Copy the entries below word for word, beginning with the line that contains "Is the point" and continuing through the last line of the entries.

▶ RECORDS TO PROCESS:

- - - -

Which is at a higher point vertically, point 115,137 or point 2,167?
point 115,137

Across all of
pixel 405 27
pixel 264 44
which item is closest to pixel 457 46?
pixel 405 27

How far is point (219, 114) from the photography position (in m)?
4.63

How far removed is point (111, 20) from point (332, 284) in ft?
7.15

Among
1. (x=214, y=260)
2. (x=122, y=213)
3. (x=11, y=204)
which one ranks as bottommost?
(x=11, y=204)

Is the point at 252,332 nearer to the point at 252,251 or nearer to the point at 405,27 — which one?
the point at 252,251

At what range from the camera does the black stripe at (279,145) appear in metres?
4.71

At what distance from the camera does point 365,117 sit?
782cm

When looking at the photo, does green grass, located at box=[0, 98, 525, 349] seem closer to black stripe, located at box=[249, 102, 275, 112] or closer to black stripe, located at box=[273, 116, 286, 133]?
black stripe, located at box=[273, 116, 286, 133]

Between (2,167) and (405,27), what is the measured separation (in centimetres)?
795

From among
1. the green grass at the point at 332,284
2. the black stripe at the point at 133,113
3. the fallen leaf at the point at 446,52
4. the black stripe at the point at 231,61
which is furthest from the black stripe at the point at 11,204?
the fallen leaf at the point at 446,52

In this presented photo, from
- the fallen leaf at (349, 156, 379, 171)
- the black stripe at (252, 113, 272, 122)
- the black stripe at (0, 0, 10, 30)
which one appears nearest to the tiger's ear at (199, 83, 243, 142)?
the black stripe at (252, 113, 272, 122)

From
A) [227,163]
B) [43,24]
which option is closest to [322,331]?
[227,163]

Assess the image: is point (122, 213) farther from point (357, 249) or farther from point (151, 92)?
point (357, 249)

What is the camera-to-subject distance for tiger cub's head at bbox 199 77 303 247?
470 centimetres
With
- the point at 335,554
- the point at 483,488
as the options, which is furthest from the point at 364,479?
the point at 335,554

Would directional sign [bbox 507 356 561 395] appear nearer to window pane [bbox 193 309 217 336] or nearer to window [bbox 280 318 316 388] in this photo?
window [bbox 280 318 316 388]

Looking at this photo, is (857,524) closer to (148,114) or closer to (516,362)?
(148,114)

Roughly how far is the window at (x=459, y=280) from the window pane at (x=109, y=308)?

- - - -

▶ ANSWER FOR THE TASK:
Is the point at 252,332 nearer to the point at 252,251 or nearer to the point at 405,27 — which one?
the point at 252,251

At what range from the camera does the black stripe at (279,145) appear in metres?
4.71

At what distance from the camera does point 365,117 sit?
782cm

When looking at the photo, does green grass, located at box=[0, 98, 525, 349] seem closer to black stripe, located at box=[249, 102, 275, 112] or closer to black stripe, located at box=[273, 116, 286, 133]?
black stripe, located at box=[273, 116, 286, 133]

Between (2,167) and (405,27), what is the measured separation (in centimetres)?
795

From among
1. the green grass at the point at 332,284
2. the black stripe at the point at 133,113
3. the fallen leaf at the point at 446,52
4. the black stripe at the point at 231,61
which is furthest from the black stripe at the point at 11,204?
the fallen leaf at the point at 446,52

In this presented photo, from
- the fallen leaf at (349, 156, 379, 171)
- the black stripe at (252, 113, 272, 122)
- the black stripe at (0, 0, 10, 30)
which one appears nearest to the tiger's ear at (199, 83, 243, 142)?
the black stripe at (252, 113, 272, 122)

From
A) [227,163]
B) [43,24]
which option is closest to [322,331]?
[227,163]

Assess the image: is point (122, 213) farther from point (357, 249) or farther from point (151, 92)?
point (357, 249)

What is the camera-to-subject distance for tiger cub's head at bbox 199 77 303 247?
470 centimetres
With
- the point at 335,554
- the point at 483,488
as the options, which is furthest from the point at 364,479?
the point at 335,554

Would directional sign [bbox 507 356 561 395] appear nearer to window pane [bbox 193 309 217 336] or nearer to window [bbox 280 318 316 388] in this photo?
window [bbox 280 318 316 388]

Looking at this photo, is (857,524) closer to (148,114) or closer to (516,362)?
(148,114)

Roughly how far is the window at (x=459, y=280) from the window pane at (x=109, y=308)?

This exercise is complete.